Bioinformatic processing
Demultiplexed reads were provided by the sequencing company (Admera
health Biopharma Services) and were checked for quality using MultiQC
(Ewels, Magnusson, Lundin, & Kaller, 2016). Forward and reverse primers
were removed using Trimmomatic (Bolger, Lohse, & Usadel, 2014). Reads
were further processed using the Dada2 pipeline in the Dada2 v1.12.1
package (Callahan et al., 2016) in R v3.6.2 (Team, 2019) to obtain
amplicon sequence variants. Standard filtering parameters were used,
except for the maximum number of errors allowed in a read, which was set
at 3. Reads were further trimmed to remove parts with a quality score
< 30 while keeping at least 5 bp overlap. For each sample and
each primer set, unique reads were determined, merged and filtered for
chimera’s. Taxonomy was assigned using a custom made reference database
containing in house and Bold COI sequences from macrobenthic species
that have been found during monitoring campaigns in the Belgian part of
the North Sea over the last ten years. This reference database contained
346 Sanger COI sequences from 306 species. The newly generated COI
sequences have been uploaded to BOLD and are part of a larger study to
build a COI reference database for macrobenthos from the whole North Sea
region (https://northsearegion.eu/geans/). Taxonomy was assigned with
the naïve Bayesian classifier (Wang, Garrity, Tiedje, & Cole, 2007)

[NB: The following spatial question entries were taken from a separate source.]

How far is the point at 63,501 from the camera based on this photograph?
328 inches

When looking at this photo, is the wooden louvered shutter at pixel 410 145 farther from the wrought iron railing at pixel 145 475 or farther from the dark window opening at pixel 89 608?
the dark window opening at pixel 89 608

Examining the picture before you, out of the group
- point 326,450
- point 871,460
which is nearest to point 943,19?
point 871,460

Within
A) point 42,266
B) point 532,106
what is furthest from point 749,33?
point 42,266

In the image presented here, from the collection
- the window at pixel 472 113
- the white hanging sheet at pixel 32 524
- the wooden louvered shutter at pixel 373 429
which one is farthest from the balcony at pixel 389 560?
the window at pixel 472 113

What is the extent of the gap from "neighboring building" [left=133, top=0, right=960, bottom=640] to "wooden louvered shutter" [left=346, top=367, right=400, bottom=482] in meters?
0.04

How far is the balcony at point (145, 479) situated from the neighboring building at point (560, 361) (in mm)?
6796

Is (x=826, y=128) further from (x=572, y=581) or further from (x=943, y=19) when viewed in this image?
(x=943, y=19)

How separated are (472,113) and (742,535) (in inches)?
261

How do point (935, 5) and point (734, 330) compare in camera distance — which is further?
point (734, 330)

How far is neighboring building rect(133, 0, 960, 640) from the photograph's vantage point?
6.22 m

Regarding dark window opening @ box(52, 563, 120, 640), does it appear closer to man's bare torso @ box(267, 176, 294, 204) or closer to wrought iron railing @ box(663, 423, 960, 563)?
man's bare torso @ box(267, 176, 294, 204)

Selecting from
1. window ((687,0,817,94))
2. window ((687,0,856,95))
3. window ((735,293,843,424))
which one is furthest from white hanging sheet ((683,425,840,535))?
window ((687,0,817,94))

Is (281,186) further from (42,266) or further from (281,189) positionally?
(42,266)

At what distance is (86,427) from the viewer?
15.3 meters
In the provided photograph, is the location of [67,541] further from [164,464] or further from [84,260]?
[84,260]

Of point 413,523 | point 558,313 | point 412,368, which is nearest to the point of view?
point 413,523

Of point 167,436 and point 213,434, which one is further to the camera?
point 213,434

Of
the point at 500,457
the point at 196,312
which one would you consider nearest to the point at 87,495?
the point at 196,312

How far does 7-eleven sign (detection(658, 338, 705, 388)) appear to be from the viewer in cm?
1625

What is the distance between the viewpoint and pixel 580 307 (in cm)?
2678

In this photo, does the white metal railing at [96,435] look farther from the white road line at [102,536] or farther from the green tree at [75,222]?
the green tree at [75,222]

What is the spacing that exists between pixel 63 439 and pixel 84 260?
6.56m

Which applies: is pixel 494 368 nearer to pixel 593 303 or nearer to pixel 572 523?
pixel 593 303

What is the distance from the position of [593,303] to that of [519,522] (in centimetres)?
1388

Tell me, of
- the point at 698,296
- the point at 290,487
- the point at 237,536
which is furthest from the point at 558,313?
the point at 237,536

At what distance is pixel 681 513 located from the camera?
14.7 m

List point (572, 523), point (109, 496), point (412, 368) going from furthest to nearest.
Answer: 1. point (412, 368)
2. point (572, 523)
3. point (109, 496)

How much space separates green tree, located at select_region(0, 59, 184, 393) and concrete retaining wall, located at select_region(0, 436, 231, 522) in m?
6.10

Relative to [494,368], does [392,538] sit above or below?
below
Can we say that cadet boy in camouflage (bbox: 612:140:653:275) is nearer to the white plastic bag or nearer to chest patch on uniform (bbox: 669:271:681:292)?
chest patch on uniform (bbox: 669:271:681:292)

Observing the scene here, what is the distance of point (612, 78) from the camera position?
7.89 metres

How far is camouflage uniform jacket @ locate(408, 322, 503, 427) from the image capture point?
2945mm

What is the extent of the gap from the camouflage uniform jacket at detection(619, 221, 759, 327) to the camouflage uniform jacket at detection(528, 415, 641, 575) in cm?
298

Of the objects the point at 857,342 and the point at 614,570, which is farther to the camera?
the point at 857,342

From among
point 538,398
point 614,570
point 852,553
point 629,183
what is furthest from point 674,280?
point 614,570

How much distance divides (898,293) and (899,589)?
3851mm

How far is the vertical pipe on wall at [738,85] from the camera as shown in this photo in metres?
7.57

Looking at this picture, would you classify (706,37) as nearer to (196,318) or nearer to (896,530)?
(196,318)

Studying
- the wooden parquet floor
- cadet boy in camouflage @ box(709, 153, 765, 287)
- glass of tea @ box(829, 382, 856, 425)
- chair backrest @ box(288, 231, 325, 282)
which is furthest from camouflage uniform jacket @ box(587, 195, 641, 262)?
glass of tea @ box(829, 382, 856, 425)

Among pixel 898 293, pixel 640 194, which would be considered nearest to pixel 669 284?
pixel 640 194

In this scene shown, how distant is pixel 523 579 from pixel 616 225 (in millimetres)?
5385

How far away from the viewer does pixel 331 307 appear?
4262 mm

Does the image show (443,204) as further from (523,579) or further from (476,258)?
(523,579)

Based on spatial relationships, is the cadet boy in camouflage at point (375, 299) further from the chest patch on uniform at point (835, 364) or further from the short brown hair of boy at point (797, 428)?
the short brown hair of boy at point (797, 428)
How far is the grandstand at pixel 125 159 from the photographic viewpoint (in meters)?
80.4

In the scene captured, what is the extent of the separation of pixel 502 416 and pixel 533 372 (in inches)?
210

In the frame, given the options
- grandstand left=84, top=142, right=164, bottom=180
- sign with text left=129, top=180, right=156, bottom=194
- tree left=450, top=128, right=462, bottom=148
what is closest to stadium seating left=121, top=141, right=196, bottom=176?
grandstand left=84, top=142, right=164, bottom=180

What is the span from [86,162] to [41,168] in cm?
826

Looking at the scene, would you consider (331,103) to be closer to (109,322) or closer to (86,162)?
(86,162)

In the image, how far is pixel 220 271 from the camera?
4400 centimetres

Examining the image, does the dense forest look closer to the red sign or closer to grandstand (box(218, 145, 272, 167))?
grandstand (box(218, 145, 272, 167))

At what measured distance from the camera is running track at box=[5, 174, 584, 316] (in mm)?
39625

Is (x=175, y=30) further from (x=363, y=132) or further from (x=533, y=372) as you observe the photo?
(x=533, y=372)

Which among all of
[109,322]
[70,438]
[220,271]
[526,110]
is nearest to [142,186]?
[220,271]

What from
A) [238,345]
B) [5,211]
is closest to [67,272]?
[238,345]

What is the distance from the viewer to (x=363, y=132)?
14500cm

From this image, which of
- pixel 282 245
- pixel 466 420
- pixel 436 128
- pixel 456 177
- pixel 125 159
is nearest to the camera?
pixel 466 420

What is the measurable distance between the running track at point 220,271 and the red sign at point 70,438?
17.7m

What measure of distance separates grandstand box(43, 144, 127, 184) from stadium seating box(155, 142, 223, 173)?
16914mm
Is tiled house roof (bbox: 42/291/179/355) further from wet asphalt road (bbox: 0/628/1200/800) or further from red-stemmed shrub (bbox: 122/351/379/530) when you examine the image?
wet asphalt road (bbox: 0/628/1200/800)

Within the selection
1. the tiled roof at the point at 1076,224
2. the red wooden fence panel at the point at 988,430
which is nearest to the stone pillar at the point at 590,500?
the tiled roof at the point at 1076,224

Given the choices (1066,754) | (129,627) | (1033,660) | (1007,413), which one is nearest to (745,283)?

with the number of bootstraps set at 80 (minBoot = 80). Barplots were
created in R to visualize the number of reads, ASVs and the percentage
of ASVs with assigned taxonomy for the ethanol and bulk samples for each
primer set. ASVs that did not receive a taxonomic assignment at the
phylum level using our custom reference database were extracted and
taxonomic assignment was repeated as above but now using the
MIDORI_UNIQUE_COI_MARINE_20180221 reference dataset (Machida et al.,
2017) downloaded fromhttp://genoweb.toulouse.inra.fr/frogs_databanks/assignation/to ensure that the lack taxonomic assignment was not caused by the
reference database used. Only a small fraction of the data was
additionally assigned taxonomy when using the Midori dataset (see
results), so all further comparisons were made using taxonomic
assignments with our custom made reference database because it has been
shown that smaller training datasets tailored to the taxa and geographic
region of interest yield better results for genus and species level
assignments than using the largest possible database (Macheriotou et
al., 2019; Ritari, Salojarvi, Lahti, & de Vos, 2015). For primer set A,
unassigned ASVs after MIDORI were matched against the nt database of
NCBI using Blastn to check whether these unassigned ASVs were from
non-metazoan origin. Taxonomic assignments with qcov >50
and pident > 90 were considered a reliable hit.